[Exercise details]
The lines to reproduce from the material below are those from the one containing "United States, site silvio-conte-nfwr_Umb" through the one containing "Q: How many?", both included; write them out exactly and add nothing.

______

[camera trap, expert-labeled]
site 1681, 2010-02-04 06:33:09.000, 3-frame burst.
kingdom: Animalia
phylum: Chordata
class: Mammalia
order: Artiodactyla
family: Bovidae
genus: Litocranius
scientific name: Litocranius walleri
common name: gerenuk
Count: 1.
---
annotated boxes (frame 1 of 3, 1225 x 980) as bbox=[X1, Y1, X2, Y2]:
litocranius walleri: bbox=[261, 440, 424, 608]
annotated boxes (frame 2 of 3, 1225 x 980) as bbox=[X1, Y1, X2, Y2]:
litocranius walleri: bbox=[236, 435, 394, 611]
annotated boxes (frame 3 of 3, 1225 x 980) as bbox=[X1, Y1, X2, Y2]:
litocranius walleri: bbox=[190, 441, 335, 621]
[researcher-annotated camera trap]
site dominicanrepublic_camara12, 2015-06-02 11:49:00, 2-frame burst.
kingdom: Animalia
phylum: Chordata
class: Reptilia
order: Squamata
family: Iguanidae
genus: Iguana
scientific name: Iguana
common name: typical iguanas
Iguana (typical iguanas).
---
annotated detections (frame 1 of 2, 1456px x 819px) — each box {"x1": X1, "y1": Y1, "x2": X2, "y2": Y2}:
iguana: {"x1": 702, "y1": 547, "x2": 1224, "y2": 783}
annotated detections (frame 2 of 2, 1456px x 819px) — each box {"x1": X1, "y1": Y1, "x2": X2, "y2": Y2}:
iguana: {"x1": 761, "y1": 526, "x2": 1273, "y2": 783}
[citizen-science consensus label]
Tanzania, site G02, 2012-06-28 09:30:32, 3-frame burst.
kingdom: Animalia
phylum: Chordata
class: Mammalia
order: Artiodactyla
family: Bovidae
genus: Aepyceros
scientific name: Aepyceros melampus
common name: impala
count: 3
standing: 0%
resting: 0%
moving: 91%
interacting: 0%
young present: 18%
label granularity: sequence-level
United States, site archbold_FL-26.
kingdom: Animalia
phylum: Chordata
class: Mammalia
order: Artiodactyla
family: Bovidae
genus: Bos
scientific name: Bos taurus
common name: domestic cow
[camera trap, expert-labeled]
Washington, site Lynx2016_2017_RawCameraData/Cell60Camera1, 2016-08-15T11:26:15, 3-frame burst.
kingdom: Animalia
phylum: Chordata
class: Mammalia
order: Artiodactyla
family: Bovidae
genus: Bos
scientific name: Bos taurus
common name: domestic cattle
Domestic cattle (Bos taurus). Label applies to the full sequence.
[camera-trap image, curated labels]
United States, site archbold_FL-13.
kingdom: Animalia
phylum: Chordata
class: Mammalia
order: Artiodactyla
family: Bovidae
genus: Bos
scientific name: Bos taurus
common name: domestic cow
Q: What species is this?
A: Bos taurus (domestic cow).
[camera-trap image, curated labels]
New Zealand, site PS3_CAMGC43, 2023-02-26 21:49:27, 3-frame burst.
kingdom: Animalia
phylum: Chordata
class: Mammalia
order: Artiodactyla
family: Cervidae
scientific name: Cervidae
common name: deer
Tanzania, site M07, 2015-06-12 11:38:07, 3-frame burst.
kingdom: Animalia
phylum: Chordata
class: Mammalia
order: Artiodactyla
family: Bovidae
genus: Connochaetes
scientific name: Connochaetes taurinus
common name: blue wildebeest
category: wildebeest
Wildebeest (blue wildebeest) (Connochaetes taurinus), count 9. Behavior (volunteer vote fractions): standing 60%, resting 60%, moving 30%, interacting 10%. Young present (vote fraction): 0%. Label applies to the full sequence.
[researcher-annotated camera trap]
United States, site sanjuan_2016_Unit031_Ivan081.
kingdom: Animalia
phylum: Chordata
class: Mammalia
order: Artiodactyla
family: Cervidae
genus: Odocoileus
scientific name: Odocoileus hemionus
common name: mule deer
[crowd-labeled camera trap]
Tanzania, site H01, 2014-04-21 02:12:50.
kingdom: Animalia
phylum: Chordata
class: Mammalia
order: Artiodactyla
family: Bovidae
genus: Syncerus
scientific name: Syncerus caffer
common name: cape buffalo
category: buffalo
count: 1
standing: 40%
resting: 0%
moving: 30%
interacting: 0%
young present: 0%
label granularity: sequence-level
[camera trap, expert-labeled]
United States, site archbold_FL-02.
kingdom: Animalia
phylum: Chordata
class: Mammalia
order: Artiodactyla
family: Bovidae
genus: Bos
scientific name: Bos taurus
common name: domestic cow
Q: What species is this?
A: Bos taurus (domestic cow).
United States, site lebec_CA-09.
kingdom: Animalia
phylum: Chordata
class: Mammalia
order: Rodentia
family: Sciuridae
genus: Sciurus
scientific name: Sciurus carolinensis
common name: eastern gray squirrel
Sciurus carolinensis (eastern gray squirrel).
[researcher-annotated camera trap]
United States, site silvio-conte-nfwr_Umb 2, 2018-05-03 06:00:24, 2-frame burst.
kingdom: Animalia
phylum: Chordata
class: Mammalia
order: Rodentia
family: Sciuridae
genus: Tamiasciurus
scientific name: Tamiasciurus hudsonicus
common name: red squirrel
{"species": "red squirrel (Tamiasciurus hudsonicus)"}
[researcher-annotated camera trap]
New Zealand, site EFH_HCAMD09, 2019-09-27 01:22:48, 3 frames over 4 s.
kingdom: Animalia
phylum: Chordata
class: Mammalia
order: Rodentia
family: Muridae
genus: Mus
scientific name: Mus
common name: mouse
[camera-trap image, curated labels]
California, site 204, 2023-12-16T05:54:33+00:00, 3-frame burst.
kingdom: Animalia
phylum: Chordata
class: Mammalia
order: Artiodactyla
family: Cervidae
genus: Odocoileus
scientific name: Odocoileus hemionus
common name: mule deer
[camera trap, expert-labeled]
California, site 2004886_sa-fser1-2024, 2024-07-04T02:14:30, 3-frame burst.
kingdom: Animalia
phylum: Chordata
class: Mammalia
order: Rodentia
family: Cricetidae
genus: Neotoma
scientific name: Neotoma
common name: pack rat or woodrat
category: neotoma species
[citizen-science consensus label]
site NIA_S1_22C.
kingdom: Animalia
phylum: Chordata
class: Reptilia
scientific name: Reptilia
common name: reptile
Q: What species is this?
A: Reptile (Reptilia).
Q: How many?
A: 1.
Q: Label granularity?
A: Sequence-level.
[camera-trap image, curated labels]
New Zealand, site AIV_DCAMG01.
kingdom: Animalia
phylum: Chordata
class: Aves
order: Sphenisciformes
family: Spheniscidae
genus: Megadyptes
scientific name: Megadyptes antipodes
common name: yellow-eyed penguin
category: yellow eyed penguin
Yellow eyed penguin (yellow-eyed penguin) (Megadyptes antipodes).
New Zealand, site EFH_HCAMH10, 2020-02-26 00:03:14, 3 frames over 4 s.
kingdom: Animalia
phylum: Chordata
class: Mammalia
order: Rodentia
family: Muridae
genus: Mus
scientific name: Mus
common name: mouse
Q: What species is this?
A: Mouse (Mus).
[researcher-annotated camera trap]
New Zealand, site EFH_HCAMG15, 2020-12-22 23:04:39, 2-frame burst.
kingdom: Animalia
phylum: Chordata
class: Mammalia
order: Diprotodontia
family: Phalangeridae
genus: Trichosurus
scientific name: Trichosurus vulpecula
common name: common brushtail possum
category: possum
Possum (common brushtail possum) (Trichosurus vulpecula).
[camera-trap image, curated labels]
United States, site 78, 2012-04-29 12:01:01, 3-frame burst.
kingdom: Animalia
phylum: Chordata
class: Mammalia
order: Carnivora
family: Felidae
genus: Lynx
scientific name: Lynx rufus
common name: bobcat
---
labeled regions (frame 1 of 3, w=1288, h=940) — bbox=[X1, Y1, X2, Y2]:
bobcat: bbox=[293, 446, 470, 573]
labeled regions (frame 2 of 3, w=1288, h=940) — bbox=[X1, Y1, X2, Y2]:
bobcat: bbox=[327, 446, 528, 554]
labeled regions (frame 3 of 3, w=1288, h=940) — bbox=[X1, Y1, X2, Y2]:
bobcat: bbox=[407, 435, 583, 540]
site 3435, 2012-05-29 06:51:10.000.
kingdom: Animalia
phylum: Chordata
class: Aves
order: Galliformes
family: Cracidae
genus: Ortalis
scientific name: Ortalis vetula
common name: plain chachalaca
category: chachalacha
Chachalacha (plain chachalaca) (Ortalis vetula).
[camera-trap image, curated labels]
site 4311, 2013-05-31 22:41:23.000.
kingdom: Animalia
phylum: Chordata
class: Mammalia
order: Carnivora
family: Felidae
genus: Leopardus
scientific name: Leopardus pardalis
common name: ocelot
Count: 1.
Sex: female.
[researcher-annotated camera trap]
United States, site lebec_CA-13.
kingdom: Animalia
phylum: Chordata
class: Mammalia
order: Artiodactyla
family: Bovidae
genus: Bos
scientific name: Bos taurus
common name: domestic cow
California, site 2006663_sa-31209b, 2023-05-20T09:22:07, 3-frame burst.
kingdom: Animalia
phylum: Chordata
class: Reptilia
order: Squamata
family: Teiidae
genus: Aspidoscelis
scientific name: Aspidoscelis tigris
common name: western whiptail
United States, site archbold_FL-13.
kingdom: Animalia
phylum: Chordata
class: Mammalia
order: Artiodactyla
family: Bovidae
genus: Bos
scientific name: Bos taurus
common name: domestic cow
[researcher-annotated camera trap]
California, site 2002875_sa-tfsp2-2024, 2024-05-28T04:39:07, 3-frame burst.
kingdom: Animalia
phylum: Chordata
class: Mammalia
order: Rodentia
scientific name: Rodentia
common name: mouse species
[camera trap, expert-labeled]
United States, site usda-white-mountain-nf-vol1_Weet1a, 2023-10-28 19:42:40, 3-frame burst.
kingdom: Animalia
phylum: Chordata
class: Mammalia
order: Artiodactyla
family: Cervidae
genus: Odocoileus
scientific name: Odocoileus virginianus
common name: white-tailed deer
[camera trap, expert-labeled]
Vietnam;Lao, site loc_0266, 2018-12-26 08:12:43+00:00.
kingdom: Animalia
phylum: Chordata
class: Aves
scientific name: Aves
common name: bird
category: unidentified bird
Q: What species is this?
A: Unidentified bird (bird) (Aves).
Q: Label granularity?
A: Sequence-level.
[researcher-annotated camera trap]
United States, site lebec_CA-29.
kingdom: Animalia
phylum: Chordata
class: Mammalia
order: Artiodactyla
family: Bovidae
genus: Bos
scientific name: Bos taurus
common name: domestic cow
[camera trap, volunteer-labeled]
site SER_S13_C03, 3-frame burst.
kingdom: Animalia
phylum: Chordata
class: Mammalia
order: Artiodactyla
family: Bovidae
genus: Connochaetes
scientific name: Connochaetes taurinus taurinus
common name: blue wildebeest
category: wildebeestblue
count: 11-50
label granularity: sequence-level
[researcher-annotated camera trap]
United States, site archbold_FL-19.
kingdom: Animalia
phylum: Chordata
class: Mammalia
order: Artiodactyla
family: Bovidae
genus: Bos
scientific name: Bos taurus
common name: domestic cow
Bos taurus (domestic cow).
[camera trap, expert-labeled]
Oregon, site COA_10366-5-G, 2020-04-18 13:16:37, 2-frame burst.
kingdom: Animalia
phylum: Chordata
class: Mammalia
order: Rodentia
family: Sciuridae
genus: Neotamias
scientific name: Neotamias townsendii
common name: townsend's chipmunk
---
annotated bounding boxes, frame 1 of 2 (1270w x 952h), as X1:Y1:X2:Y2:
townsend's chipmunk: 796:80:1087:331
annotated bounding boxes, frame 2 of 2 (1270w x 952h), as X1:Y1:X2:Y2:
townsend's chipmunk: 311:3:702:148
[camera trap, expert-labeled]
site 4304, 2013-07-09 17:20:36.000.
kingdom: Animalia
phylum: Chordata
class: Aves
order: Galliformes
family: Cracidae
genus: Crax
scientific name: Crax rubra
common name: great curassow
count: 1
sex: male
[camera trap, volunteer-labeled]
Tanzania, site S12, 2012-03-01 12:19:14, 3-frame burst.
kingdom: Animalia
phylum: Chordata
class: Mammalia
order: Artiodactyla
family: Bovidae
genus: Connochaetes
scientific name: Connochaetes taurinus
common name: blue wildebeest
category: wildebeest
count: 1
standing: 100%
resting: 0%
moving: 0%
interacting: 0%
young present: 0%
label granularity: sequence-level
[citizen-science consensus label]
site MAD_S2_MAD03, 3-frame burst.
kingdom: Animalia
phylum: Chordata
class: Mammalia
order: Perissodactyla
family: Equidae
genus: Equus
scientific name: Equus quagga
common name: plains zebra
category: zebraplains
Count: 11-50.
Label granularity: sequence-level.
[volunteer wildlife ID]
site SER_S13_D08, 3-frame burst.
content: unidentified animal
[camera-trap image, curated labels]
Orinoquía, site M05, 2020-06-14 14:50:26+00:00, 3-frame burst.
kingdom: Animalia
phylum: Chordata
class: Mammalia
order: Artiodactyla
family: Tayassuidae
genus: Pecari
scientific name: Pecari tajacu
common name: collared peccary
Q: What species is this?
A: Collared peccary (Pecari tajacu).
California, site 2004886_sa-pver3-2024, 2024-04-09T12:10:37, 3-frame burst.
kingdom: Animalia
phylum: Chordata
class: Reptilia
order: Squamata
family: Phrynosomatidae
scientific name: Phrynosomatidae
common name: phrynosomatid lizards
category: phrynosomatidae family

______

[The completed task]
United States, site silvio-conte-nfwr_Umb 2, 2018-05-03 06:00:24, 2-frame burst.
kingdom: Animalia
phylum: Chordata
class: Mammalia
order: Rodentia
family: Sciuridae
genus: Tamiasciurus
scientific name: Tamiasciurus hudsonicus
common name: red squirrel
{"species": "red squirrel (Tamiasciurus hudsonicus)"}
[researcher-annotated camera trap]
New Zealand, site EFH_HCAMD09, 2019-09-27 01:22:48, 3 frames over 4 s.
kingdom: Animalia
phylum: Chordata
class: Mammalia
order: Rodentia
family: Muridae
genus: Mus
scientific name: Mus
common name: mouse
[camera-trap image, curated labels]
California, site 204, 2023-12-16T05:54:33+00:00, 3-frame burst.
kingdom: Animalia
phylum: Chordata
class: Mammalia
order: Artiodactyla
family: Cervidae
genus: Odocoileus
scientific name: Odocoileus hemionus
common name: mule deer
[camera trap, expert-labeled]
California, site 2004886_sa-fser1-2024, 2024-07-04T02:14:30, 3-frame burst.
kingdom: Animalia
phylum: Chordata
class: Mammalia
order: Rodentia
family: Cricetidae
genus: Neotoma
scientific name: Neotoma
common name: pack rat or woodrat
category: neotoma species
[citizen-science consensus label]
site NIA_S1_22C.
kingdom: Animalia
phylum: Chordata
class: Reptilia
scientific name: Reptilia
common name: reptile
Q: What species is this?
A: Reptile (Reptilia).
Q: How many?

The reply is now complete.